#### Task statement
Nothing but the line with "Of the available choices" and the lines after it, through the end of the records below, is to be repeated, exactly as it is.

○ ○ ○ ○ ○

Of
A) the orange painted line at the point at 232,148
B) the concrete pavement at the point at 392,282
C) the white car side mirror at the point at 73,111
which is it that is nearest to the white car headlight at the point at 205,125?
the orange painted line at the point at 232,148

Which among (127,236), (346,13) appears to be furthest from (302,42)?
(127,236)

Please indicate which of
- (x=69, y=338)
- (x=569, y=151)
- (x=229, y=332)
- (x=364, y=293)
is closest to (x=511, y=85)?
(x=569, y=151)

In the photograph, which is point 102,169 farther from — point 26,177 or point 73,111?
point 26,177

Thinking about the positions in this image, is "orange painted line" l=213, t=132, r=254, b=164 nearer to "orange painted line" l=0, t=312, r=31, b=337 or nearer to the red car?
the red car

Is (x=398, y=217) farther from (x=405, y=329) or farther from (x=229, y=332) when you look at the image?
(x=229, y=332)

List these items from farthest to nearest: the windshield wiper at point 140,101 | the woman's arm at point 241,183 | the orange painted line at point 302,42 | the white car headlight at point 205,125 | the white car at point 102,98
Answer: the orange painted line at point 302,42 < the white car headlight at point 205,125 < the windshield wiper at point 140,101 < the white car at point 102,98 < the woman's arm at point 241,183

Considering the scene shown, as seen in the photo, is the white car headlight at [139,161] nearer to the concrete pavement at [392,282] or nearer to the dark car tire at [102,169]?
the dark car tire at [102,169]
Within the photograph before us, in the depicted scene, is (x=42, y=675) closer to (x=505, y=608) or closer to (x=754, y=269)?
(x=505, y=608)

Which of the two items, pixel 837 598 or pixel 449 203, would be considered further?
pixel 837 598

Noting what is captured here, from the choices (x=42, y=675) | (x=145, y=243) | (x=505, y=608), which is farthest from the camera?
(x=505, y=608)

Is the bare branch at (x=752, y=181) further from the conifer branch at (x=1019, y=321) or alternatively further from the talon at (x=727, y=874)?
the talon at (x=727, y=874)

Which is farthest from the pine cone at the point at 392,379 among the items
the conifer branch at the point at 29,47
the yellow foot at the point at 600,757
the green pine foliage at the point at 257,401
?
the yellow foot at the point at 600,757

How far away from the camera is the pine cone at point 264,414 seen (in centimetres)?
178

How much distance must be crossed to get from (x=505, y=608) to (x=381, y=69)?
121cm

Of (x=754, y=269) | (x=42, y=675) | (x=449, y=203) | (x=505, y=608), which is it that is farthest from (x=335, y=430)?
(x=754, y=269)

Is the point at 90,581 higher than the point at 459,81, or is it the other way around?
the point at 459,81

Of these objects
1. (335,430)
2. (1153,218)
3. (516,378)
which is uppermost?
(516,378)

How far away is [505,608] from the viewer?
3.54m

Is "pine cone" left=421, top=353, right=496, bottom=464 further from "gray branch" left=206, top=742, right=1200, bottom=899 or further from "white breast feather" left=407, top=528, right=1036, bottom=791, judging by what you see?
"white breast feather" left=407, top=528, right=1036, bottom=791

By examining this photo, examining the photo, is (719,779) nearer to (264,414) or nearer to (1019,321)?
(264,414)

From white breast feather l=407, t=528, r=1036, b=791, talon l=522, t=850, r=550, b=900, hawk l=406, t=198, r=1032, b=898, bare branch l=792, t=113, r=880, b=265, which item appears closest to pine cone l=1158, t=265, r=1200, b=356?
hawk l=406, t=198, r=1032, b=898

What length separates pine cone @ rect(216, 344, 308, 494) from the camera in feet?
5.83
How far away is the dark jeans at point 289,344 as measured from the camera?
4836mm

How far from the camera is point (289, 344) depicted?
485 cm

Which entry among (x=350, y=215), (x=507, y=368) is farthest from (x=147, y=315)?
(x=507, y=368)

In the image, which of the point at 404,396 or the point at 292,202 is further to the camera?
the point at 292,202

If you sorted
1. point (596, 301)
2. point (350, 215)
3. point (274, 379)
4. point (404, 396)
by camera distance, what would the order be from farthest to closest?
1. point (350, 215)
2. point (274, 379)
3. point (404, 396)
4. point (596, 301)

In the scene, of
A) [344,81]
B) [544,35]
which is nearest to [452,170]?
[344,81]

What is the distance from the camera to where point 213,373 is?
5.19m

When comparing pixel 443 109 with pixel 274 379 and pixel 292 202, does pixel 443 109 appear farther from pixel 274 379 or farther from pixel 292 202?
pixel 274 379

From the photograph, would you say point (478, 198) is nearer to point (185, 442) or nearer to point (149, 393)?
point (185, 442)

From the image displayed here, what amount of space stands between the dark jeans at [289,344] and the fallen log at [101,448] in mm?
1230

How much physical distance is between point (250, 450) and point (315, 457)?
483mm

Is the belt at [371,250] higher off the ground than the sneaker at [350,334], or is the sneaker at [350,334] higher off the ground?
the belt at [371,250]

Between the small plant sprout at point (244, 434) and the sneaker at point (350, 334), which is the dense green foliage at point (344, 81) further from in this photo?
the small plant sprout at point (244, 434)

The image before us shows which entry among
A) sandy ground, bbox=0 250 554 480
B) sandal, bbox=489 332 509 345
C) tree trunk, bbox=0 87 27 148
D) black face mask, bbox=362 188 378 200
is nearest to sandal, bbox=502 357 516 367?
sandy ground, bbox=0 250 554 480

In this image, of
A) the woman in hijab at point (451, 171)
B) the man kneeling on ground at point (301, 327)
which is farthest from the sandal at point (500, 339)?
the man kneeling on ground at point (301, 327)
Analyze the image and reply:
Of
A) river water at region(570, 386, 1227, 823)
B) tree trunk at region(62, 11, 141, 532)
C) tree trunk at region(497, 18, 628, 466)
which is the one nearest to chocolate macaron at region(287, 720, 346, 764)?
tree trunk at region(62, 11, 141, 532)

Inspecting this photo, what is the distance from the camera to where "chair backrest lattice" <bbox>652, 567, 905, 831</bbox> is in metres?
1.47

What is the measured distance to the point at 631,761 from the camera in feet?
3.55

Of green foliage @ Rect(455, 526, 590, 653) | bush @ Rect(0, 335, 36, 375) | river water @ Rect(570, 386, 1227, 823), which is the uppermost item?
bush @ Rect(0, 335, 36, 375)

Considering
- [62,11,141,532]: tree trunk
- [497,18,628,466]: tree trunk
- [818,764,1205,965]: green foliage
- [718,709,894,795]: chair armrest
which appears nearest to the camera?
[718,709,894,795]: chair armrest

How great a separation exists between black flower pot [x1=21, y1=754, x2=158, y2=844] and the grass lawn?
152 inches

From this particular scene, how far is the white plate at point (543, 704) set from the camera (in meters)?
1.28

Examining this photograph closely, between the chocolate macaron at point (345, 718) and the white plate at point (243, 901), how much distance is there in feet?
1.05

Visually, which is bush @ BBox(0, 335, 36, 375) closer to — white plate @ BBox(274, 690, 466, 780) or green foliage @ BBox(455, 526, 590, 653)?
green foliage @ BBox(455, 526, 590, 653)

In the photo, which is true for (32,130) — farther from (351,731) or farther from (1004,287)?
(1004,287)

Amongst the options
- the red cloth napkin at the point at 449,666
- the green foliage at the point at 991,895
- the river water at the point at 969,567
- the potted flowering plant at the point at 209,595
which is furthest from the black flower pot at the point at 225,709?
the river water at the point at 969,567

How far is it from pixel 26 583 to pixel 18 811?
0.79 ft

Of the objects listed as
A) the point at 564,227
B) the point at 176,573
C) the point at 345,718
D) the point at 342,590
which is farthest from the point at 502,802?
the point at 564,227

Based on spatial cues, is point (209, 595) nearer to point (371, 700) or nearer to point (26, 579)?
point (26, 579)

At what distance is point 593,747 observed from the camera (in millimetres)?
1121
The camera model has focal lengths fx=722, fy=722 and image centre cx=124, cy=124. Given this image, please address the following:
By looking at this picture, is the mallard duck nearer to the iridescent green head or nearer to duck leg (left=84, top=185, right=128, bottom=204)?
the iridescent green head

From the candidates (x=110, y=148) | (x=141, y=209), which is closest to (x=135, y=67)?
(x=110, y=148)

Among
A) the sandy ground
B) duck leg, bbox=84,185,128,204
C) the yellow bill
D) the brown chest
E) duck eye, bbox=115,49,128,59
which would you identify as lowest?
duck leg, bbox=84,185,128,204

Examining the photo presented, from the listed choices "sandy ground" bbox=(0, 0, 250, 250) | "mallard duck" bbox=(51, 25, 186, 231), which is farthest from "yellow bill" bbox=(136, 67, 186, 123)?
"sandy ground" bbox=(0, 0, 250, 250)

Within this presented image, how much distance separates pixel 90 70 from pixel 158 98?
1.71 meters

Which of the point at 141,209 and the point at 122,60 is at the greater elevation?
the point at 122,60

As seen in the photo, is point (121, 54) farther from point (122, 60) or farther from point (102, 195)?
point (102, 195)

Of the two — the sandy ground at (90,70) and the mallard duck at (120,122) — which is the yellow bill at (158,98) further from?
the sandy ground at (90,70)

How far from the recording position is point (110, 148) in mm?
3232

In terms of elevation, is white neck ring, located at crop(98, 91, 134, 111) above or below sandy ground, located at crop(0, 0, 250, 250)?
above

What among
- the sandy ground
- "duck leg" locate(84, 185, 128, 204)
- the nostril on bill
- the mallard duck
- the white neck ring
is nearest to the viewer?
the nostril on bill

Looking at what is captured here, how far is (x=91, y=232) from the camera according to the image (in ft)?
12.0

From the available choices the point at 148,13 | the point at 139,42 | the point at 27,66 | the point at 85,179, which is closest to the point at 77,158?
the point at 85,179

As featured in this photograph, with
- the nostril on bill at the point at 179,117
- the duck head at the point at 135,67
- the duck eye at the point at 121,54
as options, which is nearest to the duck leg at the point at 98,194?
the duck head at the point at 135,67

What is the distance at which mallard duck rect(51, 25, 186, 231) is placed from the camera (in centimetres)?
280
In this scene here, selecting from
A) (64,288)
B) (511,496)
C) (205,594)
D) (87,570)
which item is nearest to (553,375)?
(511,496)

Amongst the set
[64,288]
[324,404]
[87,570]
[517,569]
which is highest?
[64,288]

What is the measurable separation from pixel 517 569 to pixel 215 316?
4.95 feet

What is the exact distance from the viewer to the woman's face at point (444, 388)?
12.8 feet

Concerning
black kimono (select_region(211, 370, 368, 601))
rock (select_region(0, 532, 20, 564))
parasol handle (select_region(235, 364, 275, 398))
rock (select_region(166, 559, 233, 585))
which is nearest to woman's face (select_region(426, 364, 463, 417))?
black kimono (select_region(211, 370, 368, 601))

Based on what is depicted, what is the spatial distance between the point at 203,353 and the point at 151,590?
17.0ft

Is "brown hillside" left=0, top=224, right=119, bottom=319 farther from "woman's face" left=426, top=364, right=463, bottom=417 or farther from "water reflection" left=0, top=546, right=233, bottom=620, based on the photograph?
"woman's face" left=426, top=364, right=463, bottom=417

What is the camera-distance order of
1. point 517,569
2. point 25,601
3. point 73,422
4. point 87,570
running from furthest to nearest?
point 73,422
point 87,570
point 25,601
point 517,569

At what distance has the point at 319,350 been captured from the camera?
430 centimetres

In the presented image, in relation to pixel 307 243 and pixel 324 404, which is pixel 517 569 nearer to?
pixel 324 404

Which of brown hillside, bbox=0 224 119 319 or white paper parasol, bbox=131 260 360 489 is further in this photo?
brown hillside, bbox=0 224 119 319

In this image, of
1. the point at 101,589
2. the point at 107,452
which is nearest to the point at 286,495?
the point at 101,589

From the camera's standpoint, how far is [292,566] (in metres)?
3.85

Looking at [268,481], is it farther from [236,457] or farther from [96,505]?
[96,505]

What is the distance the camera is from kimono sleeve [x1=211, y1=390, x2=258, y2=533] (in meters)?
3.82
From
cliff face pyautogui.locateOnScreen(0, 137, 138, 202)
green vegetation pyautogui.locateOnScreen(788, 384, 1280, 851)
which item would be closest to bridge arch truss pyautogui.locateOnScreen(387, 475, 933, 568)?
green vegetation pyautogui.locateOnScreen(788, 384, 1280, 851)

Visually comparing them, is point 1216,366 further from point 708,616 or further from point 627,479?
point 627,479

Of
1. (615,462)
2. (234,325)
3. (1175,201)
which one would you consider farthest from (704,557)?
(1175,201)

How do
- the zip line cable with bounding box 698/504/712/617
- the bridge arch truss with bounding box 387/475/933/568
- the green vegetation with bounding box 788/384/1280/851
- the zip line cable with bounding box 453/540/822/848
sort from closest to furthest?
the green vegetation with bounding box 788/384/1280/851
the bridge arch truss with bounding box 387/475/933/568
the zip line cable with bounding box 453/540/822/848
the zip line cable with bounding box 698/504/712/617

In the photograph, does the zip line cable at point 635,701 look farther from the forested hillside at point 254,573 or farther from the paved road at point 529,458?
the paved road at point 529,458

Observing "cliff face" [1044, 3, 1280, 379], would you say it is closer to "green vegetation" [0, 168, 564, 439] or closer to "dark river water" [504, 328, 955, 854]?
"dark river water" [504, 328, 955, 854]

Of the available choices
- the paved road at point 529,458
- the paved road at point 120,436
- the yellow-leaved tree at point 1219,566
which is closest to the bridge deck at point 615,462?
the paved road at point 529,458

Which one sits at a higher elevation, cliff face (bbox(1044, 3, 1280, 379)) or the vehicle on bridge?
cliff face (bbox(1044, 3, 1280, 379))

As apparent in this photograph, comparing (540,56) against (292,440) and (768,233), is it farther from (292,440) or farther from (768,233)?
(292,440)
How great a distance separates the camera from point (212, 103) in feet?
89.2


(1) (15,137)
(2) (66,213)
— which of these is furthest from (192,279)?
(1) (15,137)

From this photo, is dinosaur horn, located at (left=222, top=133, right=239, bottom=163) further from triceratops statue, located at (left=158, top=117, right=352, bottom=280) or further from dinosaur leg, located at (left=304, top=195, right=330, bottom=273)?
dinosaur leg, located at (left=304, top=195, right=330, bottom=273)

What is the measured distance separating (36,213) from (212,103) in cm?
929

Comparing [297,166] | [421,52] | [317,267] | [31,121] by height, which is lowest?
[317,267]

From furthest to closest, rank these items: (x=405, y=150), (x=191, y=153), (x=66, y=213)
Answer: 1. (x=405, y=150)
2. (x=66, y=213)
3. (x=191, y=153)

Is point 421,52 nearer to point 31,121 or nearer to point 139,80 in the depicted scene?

○ ○ ○ ○ ○

#### Solution to the problem
Of the available choices
- the paved road at point 529,458
- the paved road at point 120,436
- the yellow-leaved tree at point 1219,566
which is closest to the bridge deck at point 615,462?
the paved road at point 529,458

Which one sits at a higher elevation, cliff face (bbox(1044, 3, 1280, 379)) or the vehicle on bridge?
cliff face (bbox(1044, 3, 1280, 379))

As apparent in this photograph, comparing (540,56) against (292,440) and (768,233), is it farther from (292,440) or farther from (768,233)?
(292,440)
How great a distance separates the camera from point (212, 103) in feet?
89.2


(1) (15,137)
(2) (66,213)
— which of these is furthest from (192,279)?
(1) (15,137)

From this photo, is dinosaur horn, located at (left=222, top=133, right=239, bottom=163) further from triceratops statue, located at (left=158, top=117, right=352, bottom=280) or further from dinosaur leg, located at (left=304, top=195, right=330, bottom=273)?
dinosaur leg, located at (left=304, top=195, right=330, bottom=273)

What is the measured distance separating (36,213) from (212,103) in cm?
929

Comparing [297,166] | [421,52] | [317,267] | [31,121] by height, which is lowest?
[317,267]

From furthest to closest, rank these items: (x=405, y=150), (x=191, y=153), (x=66, y=213)
Answer: 1. (x=405, y=150)
2. (x=66, y=213)
3. (x=191, y=153)

Is point 421,52 nearer to point 31,121 or nearer to point 139,80 in the depicted scene?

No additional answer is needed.